Maximum aneurysm diameter at 19 months follow up was 15.3 mm, showing a decrease of 16% (3 mm). Overall aneurysm shrinkage of 36% (8.6 mm) occurred, when compared to preoperative measurements. All 4 side-branches remained patent. Maximum longitudinal length of the kidney was 121.5 mm, and maximum width was 47.0 mm. At a 40 month examination the patient was stable but a blood pressure of 160/93 mm Hg was recorded. It was noted that the patient had a “tense work meeting” prior to the examination. 75 mg Aspirin once daily was continued.

Currently, treatment options for RAA include open surgery such as nephrectomy, aneurysmectomy, renal artery reconstruction with or without bypass (autologous conduit), and endovascular treatment with stenting and catheter directed embolization [7,8]. Open surgery to treat these aneurysms involves major abdominal surgery with its concomitant morbidities and mortalities [7]. The endovascular approach is becoming an increasingly popular route of repair, however, if an RAA has single or multiple arterial branches exiting directly from the aneurysm sac, endovascular methods of treatment would result in obstruction of the branch or branches, reducing perfusion to the kidney. In these complex cases, extracorporeal vascular reconstruction with auto-transplantation is often the only feasible option of repair. The MFM may therefore provide a viable new off-the-shelf endovascular treatment option for RAA with its porous uncovered mesh design, leading to less operative trauma, a shorter procedure time and reduced hospital stay.

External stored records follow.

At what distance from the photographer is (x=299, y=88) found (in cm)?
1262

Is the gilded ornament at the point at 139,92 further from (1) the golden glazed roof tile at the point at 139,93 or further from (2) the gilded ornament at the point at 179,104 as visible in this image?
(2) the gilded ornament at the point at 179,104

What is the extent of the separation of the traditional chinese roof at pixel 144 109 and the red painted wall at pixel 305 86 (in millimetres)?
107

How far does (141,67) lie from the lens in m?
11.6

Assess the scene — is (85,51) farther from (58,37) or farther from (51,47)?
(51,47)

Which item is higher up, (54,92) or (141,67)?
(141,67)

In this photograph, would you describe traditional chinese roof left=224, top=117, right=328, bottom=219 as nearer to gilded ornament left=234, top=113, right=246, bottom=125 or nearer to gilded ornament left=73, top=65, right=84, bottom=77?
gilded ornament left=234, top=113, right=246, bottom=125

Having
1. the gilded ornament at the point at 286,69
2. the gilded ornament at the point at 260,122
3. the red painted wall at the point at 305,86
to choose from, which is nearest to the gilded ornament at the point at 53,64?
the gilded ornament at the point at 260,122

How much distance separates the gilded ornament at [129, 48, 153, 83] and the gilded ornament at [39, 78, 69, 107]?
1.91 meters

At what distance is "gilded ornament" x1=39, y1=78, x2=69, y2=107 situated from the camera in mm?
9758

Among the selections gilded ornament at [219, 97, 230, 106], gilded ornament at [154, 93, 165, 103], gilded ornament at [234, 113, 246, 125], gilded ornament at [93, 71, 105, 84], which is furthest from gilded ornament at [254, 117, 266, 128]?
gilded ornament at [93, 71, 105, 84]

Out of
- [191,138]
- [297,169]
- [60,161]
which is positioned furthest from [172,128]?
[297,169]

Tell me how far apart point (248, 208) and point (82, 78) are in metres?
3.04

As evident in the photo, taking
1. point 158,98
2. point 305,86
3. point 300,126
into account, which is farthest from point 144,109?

The MFM has the ability to harness the body’s innate physiological process by slowing blood flow as it perfuses through the mesh, encouraging an organized thrombus formation within the aneurysm sac, while maintaining collateral branch patency [4-6,9]. From this case report, treatment of RAA with the MFM may prove to be a promising avenue. Surgery was performed via a percutaneous femoral approach with the stent being deployed without any complication. The four collateral branches arising from the aneurysm remained patent postoperatively, and there was no compromise to renal function. Progressive aneurysm shrinkage also occurred, with an initially larger decrease in aneurysm size in the first 6 months, when compared to 6 to 19 months. According to Ruffino et al., differing aneurysm morphology can influence shrinkage, and there are also differences in shrinkage timing for peripheral and visceral aneurysms treated with the MFM [8].

Overall postoperative follow-up showed that the patient was stable, and CT angiography showed freedom of aneurysm rupture, aneurysm shrinkage, no graft failures or postoperative complications including stent thrombosis, migration and infection. There was no deterioration in renal function. The MFM may provide less operative trauma for patients where complex surgical intervention is the only other feasible treatment option. Longer follow-up, a larger sample size, and comparative studies are required to prove the efficacy of this emerging technology.